As the debate hots up, a new book might help those thinking about how to tailor a campaign gain an insight into the stresses and strains and muddle that teenagers and even pre-teens are going through in trying to cope with sexual feelings in the age of Aids, soap operas and recession. Phillip Hodson, who writes advice columns in a range of newspapers and magazines, has compiled a selection from the 180,000 letters he has received.

Perhaps the most shocking thing to a casual reader is that the age of sexual activity, of pairing up and getting off with each other, seems to be getting lower and lower. A girl writes: 'I am 10 years old and I have a boyfriend. . . . I can't stop wondering what it would be like to have sex with him. We frenchie (French kiss) a lot.' Childhood, as Hodson remarks, now seems to end before it has begun.

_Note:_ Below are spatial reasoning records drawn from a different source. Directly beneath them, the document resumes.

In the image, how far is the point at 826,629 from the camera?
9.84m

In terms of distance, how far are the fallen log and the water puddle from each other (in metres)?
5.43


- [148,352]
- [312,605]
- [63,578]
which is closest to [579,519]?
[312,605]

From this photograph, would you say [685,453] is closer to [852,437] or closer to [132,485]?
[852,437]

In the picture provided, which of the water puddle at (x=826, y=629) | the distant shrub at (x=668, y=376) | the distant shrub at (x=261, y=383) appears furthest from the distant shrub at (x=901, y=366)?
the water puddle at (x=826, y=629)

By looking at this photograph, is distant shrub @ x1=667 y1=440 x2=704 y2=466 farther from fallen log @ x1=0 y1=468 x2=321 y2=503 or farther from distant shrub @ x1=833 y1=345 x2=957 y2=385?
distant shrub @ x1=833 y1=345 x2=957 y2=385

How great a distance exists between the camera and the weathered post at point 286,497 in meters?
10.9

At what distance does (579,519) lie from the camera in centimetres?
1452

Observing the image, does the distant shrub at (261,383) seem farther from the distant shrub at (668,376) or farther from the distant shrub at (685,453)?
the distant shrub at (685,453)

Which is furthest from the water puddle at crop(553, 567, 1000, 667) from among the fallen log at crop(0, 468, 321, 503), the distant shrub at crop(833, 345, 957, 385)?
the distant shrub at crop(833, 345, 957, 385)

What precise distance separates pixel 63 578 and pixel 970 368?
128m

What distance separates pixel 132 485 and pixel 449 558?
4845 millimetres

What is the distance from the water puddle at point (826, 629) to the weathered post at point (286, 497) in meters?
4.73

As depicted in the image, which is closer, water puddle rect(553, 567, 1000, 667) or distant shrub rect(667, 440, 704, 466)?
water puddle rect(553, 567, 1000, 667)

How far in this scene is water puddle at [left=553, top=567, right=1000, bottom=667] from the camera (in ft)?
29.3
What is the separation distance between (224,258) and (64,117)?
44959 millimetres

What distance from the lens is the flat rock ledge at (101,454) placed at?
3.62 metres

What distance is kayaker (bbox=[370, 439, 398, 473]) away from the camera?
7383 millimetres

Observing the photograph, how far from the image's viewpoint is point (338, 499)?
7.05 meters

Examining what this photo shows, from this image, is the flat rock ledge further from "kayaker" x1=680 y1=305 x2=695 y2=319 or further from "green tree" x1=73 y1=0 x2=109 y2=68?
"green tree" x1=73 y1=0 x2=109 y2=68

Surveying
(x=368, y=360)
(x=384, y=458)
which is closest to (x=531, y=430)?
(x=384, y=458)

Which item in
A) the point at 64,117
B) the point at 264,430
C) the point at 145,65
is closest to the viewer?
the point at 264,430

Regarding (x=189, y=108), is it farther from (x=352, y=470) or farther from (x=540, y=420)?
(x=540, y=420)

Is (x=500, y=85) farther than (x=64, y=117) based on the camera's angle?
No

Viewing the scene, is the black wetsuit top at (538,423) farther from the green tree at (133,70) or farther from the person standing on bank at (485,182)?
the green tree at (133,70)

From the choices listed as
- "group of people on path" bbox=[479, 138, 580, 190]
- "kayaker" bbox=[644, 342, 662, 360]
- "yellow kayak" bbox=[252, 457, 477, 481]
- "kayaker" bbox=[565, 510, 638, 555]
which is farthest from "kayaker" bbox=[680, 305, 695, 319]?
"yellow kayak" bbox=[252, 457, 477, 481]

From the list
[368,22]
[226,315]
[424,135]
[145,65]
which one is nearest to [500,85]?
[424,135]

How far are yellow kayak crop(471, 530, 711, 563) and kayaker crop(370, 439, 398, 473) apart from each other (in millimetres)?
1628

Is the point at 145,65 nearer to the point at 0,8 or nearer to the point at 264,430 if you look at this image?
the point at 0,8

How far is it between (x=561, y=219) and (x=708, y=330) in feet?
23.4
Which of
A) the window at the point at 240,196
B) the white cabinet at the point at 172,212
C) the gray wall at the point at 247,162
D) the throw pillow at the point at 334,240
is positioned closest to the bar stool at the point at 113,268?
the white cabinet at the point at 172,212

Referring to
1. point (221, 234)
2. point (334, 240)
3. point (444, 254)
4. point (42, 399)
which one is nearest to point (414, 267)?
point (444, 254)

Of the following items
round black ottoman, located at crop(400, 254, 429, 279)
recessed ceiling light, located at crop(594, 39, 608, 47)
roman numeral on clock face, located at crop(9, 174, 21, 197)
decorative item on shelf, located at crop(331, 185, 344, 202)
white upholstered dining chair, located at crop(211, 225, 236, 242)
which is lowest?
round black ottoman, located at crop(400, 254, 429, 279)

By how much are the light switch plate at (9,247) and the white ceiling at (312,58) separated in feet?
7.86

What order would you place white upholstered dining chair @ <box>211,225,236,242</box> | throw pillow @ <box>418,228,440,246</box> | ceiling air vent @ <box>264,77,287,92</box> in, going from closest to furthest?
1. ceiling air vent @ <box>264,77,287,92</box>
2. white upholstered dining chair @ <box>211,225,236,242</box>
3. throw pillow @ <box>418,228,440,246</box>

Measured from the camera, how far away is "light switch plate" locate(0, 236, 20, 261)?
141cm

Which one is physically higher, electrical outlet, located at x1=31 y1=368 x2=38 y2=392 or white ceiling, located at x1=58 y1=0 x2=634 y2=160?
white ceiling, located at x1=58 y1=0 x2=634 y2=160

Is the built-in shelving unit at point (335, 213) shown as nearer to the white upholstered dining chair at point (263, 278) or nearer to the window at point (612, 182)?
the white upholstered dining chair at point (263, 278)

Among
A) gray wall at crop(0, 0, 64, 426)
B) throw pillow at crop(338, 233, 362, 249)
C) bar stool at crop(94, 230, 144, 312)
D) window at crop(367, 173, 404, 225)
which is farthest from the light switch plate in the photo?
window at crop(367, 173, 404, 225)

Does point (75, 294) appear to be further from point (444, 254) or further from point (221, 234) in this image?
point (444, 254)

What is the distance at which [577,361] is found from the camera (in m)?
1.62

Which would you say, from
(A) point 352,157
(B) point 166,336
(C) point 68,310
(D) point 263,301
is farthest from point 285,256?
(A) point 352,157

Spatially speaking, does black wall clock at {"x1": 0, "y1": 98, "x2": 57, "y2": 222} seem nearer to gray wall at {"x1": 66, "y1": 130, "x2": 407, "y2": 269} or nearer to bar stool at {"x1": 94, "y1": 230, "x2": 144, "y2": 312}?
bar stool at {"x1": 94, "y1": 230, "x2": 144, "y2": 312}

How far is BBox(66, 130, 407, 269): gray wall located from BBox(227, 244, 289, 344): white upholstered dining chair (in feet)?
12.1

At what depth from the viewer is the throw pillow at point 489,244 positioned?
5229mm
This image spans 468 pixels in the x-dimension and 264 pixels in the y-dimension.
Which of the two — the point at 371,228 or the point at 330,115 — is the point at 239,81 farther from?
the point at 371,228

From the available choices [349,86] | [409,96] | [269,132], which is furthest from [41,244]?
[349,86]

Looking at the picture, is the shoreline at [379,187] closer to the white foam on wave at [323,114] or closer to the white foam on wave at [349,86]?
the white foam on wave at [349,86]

But turning further into the book and reading letters from older children gave me the sense that there was something of a change going on, almost a turning of the tide. Consider this letter from a 19- year-old girl: 'My parents divorced five years ago, and my mother has had 20 lovers. I'm always finding her in bed with someone or other. And our house resembles a bus station. I am worried it will make me promiscuous, too.'

Or try this one: 'My parents are too bloody liberal. They told my girlfriend last night she was welcome to be 'private' with me in their house any time. They make me sick. My girlfriend was extremely embarrassed. How can I control them?'

It could be that a national campaign stressing the good sense of sexual restraint and planned adult parenthood would fall on receptive ears.

'What Kids Really Want to Know about Sex', by Phillip Hodson, is published on 18 November by Robson Books, pounds 7.99.